The Supreme Court's decision in Hamdan v. Rumsfeld could hinge on whether the Detainee Treatment Act suspends the right of habeas corpus, which the Constitution authorizes Congress to do "in Cases of Rebellion or Invasion," or simply bars petitions from prisoners at Guantanamo without suspending the writ. The Bush administration presumably would argue that the continued threat of 9/11-style attacks constitutes an invasion. But as Justice David Souter pointed out during yesterday's oral arguments, it's hard to believe Congress would, or constitutionally could, take such a momentous step without saying so explicitly:

[Solicitor General Paul] Clement's position was that Congress had not in fact suspended habeas corpus, but that it might constitutionally have done so given "the exigencies of 9/11." Addressing Justice Stevens, the solicitor general said, "My view would be that if Congress sort of stumbles upon a suspension of the writ, that the preconditions are satisfied, that would still be constitutionally valid."

Justice Souter interrupted. "Isn't there a pretty good argument that suspension of the writ of habeas corpus is just about the most stupendously significant act that the Congress of the United States can take," he asked, "and therefore we ought to be at least a little slow to accept your argument that it can be done from pure inadvertence?"

When Mr. Clement began to answer, Justice Souter persisted: "You are leaving us with the position of the United States that the Congress may validly suspend it inadvertently. Is that really your position?"

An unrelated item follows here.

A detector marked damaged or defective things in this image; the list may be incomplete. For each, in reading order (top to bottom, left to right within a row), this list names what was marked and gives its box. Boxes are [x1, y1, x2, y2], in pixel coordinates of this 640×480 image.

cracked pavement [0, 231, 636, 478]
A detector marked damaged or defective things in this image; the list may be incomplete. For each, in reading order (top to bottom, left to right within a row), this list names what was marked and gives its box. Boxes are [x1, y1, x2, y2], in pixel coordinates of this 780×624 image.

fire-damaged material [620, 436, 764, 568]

The solicitor general replied, "I think at least if you're talking about the extension of the writ to enemy combatants held outside the territory of the United States–"

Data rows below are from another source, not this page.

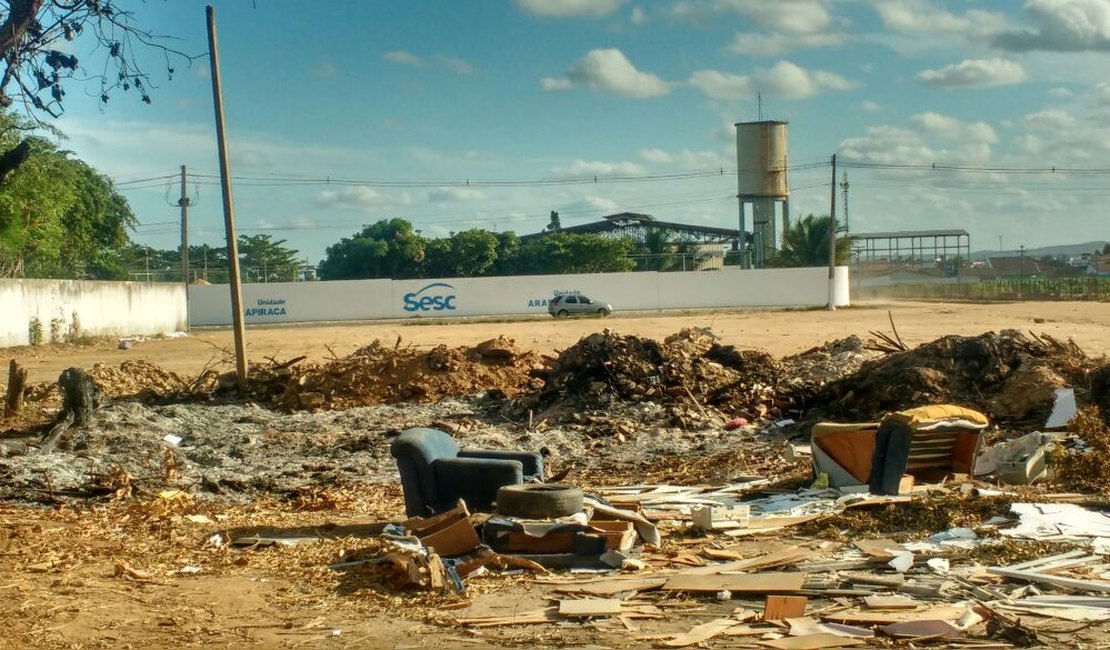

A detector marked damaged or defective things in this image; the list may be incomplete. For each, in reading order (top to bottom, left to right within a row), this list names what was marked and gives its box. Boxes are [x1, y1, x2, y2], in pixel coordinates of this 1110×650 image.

broken wood board [555, 572, 666, 594]
broken wood board [661, 572, 803, 590]
broken wood board [555, 594, 626, 616]
broken wood board [763, 590, 808, 616]
broken wood board [657, 616, 745, 643]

"Now wait a minute!" Justice Souter interrupted, waving a finger. "The writ is the writ. There are not two writs of habeas corpus, for some cases and for other cases. The rights that may be asserted, the rights that may be vindicated, will vary with the circumstances, but jurisdiction over habeas corpus is jurisdiction over habeas corpus."

Then again, if Congress can authorize warrantless surveillance of Americans without realizing it, I suppose it can accidentally suspend habeas corpus.